You will implement another complex noncoherent baseband DPSK receiver.


Part 5 deliverables

For this section, the deliverables are:

  • the answers to two deliverable questions,
  • a dataset for later use in this lab.

Building the flowgraph

Construct the following GRC flowgraph. You can make a copy of the modulating flowgraph from the last section as a starting point by “Save As”-ing it.

dpsk-noncoherent-blank-flowgraph-2.png
Noncoherent DPSK simulation flowgraph.

This is an implementation from Sklar text section 4.5.2 (below)

theory-dpsk-demod-2.png
Noncoherent DPSK demodulator (Sklar fig. 4.17c).

Modulator

The modulator is unchanged.

Signal Source

The receiver signal source shifts the passband waveform down to baseband so set the Frequency parameter to -fc.
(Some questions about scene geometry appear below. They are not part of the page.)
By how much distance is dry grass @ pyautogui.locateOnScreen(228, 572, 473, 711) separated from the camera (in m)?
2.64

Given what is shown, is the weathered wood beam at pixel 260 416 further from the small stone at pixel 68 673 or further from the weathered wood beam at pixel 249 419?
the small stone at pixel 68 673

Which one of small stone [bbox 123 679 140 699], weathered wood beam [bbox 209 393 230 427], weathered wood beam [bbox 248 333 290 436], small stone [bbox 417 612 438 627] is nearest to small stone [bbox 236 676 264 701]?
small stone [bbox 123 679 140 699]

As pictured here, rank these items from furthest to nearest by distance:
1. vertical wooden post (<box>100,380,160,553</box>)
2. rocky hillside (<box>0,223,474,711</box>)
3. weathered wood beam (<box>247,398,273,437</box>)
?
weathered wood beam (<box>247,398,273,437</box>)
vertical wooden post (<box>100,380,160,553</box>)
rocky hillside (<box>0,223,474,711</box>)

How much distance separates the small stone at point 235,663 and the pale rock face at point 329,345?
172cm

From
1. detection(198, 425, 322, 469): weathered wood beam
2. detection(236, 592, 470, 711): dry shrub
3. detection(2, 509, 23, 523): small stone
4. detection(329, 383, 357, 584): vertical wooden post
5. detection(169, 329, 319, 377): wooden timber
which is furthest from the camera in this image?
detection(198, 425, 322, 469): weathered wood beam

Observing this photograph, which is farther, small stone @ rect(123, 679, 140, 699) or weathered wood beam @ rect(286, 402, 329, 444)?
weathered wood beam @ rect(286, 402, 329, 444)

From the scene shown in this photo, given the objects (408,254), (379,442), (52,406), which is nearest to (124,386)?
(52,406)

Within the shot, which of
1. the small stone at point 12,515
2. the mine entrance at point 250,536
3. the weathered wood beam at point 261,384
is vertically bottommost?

Since this is a noncoherent receiver the initial phase of the reference signal does not matter.

Moving Average

Use the moving average to integrate over a symbol period. This will be a function of the sample rate and the symbol rate. Set the Scale parameter to the inverse of this value.

Delay

To match the theory block diagram above, delay the bitstream by a symbol period, \(T\), then multiply with its undelayed self. Remember that a symbol period is a unit of time and this is a discrete system. So to delay by \(T\) is to delay by the number of samples which are contained within \(T\).

Keep 1 in N

Bring the waveform from M-samples-per-symbol back down to 1 sample-per-symbol by setting this using a function of sample rate and symbol rate.

Not and Add Const

These blocks will invert the binary bitstream when used together. Set the Constant parameter to 2.

Skip Head

Because of the filter, even once delayed the BER will take time to stabilize. This can be avoided by skipping the first part of each waveform before measuring the BER. Set the argument to 2048.

Pack K Bits

Set K to 8. This is the packet byte size that the later BER block requires.

BER

This computes the error between the two inputs. It outputs to log of the BER, so if it outputs a value of -2, the BER is \(10^{-2}=0.01\).

Set Test Mode to False, which will mean the block immediately starts outputting results (as opposed to waiting for the error rate to stabilize first). While Test Mode is False, the other parameters don’t do anything, so you can leave them as they are.

QT GUI Number Sink

This will draw the output of the BER block on a number line. Set the maximum to 0 (since \(10^0=1\) meaning that every bit is wrong) and the minumum to -7.

Run the experiment

  1. Run the flowgraph.
  2. Record the BER at \(\frac{E_b}{N_0}\) values of [0, 2, 4, 6, 8]. You will need to kill the flowgraph each time you need to set a new value.
    • Plotting GUI sink values also eats computational power. While waiting for the BER values to stabilize you may wish to disable any unneeded QT GUI blocks.
  3. Add a QT GUI Time Sink with two “Float” inputs. Use two Char To Float blocks to plot the outputs of the Skip Head blocks. Also add a QT GUI Constellation Sink at the end of the modulation chain to observe the transmitted constellation.
  4. Change \(\phi\) slowly and see that while the waveform changes, the BER value does not. This is a noncoherent receiver.

  5. Put a 0* in front of the Amplitude parameter of the Noise Source block. Slowly increase \(f_c\) and while observing the receiver and transmitted bitstreams. Check whether this receiver is more or less offset-resilient than the previous DPSK receiver.
Deliverable question 5

Is this receiver more or less resilient to frequency offsets? Why is this?

At this point you should have recorded 5 BER values.

Review the section deliverables before moving on.